▸ Task goal
Quote all of the items below verbatim, one after another.

-- BEGIN --

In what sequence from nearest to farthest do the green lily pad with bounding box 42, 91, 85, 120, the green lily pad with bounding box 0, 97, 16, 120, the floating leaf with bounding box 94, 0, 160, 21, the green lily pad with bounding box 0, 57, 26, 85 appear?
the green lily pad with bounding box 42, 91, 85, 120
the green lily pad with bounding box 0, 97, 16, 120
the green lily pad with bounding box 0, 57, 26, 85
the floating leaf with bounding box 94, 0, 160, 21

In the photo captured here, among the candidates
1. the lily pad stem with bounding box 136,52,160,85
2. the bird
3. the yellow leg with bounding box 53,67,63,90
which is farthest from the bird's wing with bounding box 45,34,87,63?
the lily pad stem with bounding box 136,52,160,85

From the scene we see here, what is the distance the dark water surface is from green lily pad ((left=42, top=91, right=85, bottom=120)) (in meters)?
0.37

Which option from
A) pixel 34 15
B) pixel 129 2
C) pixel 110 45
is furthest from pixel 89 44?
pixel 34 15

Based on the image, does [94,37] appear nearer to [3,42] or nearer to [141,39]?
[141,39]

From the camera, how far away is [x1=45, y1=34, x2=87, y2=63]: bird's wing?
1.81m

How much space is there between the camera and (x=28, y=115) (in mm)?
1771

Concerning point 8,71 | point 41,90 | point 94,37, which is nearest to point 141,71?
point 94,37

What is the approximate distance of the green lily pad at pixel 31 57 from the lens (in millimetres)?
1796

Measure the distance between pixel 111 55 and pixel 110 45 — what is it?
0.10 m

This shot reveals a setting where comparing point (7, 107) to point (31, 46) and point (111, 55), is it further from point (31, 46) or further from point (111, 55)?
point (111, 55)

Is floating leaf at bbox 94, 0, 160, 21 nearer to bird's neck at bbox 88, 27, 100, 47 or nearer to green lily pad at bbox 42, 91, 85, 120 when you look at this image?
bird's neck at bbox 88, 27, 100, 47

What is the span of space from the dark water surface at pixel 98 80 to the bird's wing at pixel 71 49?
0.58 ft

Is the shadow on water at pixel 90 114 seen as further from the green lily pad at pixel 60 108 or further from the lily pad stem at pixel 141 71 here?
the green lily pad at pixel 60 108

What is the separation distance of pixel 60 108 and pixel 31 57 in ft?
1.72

-- END --

▸ Output
In what sequence from nearest to farthest do the green lily pad with bounding box 42, 91, 85, 120, the green lily pad with bounding box 0, 97, 16, 120, the floating leaf with bounding box 94, 0, 160, 21, the green lily pad with bounding box 0, 57, 26, 85 appear?
the green lily pad with bounding box 42, 91, 85, 120
the green lily pad with bounding box 0, 97, 16, 120
the green lily pad with bounding box 0, 57, 26, 85
the floating leaf with bounding box 94, 0, 160, 21

In the photo captured here, among the candidates
1. the lily pad stem with bounding box 136,52,160,85
2. the bird
3. the yellow leg with bounding box 53,67,63,90
which is farthest from the bird's wing with bounding box 45,34,87,63?
the lily pad stem with bounding box 136,52,160,85

From the scene we see here, what is the distance the dark water surface is from green lily pad ((left=42, top=91, right=85, bottom=120)) (in meters)?
0.37

Which option from
A) pixel 34 15
B) pixel 129 2
C) pixel 110 45
is furthest from pixel 89 44?
pixel 34 15

Based on the image, does [94,37] appear nearer to [3,42] or nearer to [141,39]?
[141,39]

From the camera, how far away is [x1=45, y1=34, x2=87, y2=63]: bird's wing?
1.81m

How much space is there between the camera and (x=28, y=115) (in mm)?
1771

Concerning point 8,71 | point 41,90 | point 94,37, which is nearest to point 141,71?
point 94,37

What is the approximate distance of the green lily pad at pixel 31 57 from the lens (in millimetres)?
1796

Measure the distance between pixel 111 55 and pixel 110 45 — what is it?
0.10 m

This shot reveals a setting where comparing point (7, 107) to point (31, 46) and point (111, 55), is it further from point (31, 46) or further from point (111, 55)?
point (111, 55)

Is floating leaf at bbox 94, 0, 160, 21 nearer to bird's neck at bbox 88, 27, 100, 47 or nearer to green lily pad at bbox 42, 91, 85, 120 when you look at this image?
bird's neck at bbox 88, 27, 100, 47

What is the span of space from the dark water surface at pixel 98 80 to the bird's wing at pixel 71 49?
0.58 ft

Is the shadow on water at pixel 90 114 seen as further from the green lily pad at pixel 60 108 or further from the lily pad stem at pixel 141 71 here?
the green lily pad at pixel 60 108

What is the separation distance of pixel 60 108 and pixel 31 57 in ft?
1.72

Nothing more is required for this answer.